Ganda putra Indonesia, Fajar Alfian dan Muhammad Shohibul Fikri, berhasil mencatatkan prestasi gemilang di Malaysia Open 2026 dengan mengalahkan pasangan dari Chinese Taipei, Chen Zhi Ray dan Lin Yu Chieh. Pertandingan yang berlangsung di Stadium Axiata Arena pada 8 Januari ini menunjukkan performa mengesankan dari Fajar/Fikri yang menang dengan skor identik 21-19 di kedua game.
Sejak awal, Fajar dan Fikri menunjukkan dominasi mereka dalam permainan. Mereka membuka skor dengan baik, memimpin pada angka 8-3 dan 11-6 sebelum mencapai interval, menggambarkan ketenangan dan strategi yang matang.
Namun, meski sempat tertekan, Chen dan Lin tidak menyerah begitu saja. Mereka berhasil memperkecil jarak skor menjadi 13-14 dan bahkan berbalik unggul 19-18. Namun, Fajar dan Fikri menunjukkan mental yang kuat dan berhasil meraih tiga poin beruntun, mengamankan game pertama untuk mereka.
Performa Konsisten Fajar dan Fikri di Game Kedua
Di game kedua, situasi semakin menegangkan ketika Fajar/Fikri awalnya tertinggal 2-6. Namun, keduanya segera beradaptasi dan berusaha bangkit, mengejar ketertinggalan hingga memimpin 8-6 dan 11-8.
Pasangan dari Chinese Taipei tersebut tidak tinggal diam, mereka kembali membuat skor imbang 13-13 dan 18-18, menunjukkan daya juang yang tinggi. Melalui pertahanan yang solid dan keberanian, Fajar dan Fikri akhirnya menyelesaikan pertandingan dengan kemenangan.
“Setiap pertandingan selalu ada tantangan, dan kami sudah memberikan yang terbaik.” ungkap Fajar setelah pertandingan, disetujui oleh Fikri yang menambahkan bahwa lawan mereka kali ini bermain sangat baik dan menunjukkan peningkatan signifikan dibandingkan pertemuan sebelumnya.

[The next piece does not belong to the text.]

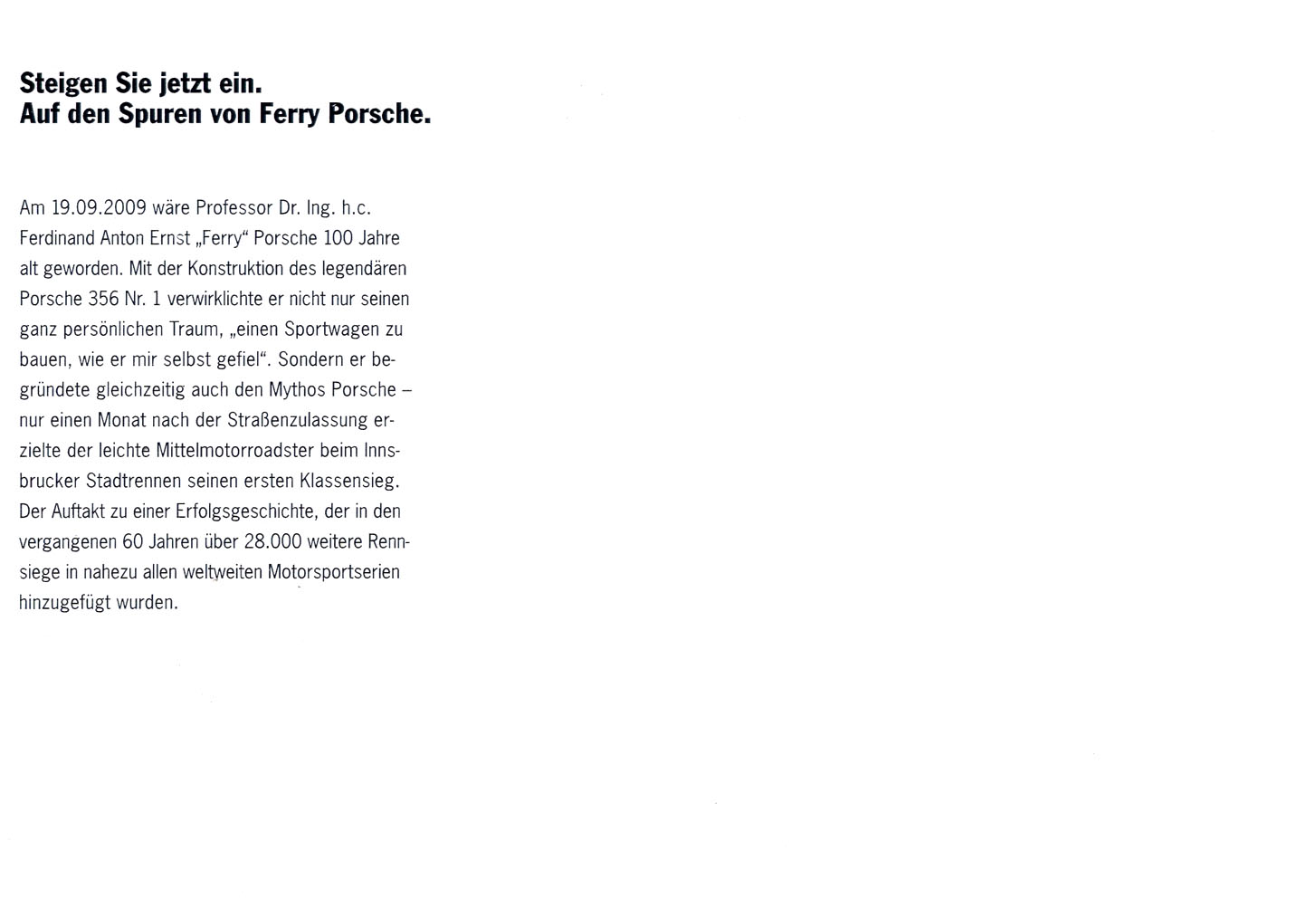 Steigen Sie jetzt ein.
Auf den Spuren von Ferry Porsche.

Am 19.09.2009 wäre Professor Dr. Ing. h.c. Ferdinand Anton Ernst „Ferry“ Porsche 100 Jahre alt geworden. Mit der Konstruktion des legendären Porsche 356 Nr. 1 verwirklichte er nicht nur seinen ganz persönlichen Traum, „einen Sportwagen zu bauen, wie er mir selbst gefiel“. Sondern er begründete gleichzeitig auch den Mythos Porsche – nur einen Monat nach der Straßenzulassung erzielte der leichte Mittelmotorroadster beim Innsbrucker Stadtrennen seinen ersten Klassensieg. Der Auftakt zu einer Erfolgsgeschichte, der in den vergangenen 60 Jahren über 28.000 weitere Rennsiege in nahezu allen weltweiten Motorsportserien hinzugefügt wurden.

Pembelajaran Dari Pertandingan Sebelumnya dan Taktik yang Digunakan
Fikri juga mencatat bahwa gaya permainan Chen/Lin nampak berbeda dibandingkan tahun lalu saat mereka bertemu di Australia Open. “Mereka menunjukkan semangat yang luar biasa, berusaha mengejar meskipun tertinggal,” katanya.
Kemenangan kali ini menjadi penting untuk membangun mental dan strategi mereka ke pertandingan selanjutnya. Dalam perempat final, Fajar dan Fikri dijadwalkan berhadapan dengan pasangan India, Satwiksairaj Rankireddy dan Chirag Shetty, yang tentunya akan menjadi ujian berat bagi mereka.
Kedua pasangan sebelumnya sudah bertemu dua kali, dengan masing-masing one win. Hal ini menambah ketegangan menjelang pertandingan selanjutnya, mengingat pertemuan terakhir di BWF World Tour Finals menunjukkan kekalahan bagi Fajar dan Fikri.
Persiapan Menuju Pertandingan Perempat Final dan Harapan
Fajar mengakui bahwa lawan mereka di babak perempat final tidak akan mudah. “Pasangan India memiliki kemampuan speed dan power yang luar biasa,” ungkapnya. Kesiapan mental dan fisik menjadi kunci untuk dapat bersaing di level tinggi ini.
Setelah kekalahan sebelumnya, Fajar dan Fikri bertekad untuk memperbaiki kesalahan dan menunjukkan performa terbaik di laga mendatang. “Kami berusaha keras untuk membalas kekalahan dan berharap dapat bermain dengan baik,” katanya optimis.
Dengan stamina yang menguras hari ini, mereka harus menjaga kondisi fisik. Recovery yang baik menjadi prioritas sebelum menghadapi tantangan selanjutnya, dan keduanya yakin bisa melakukannya.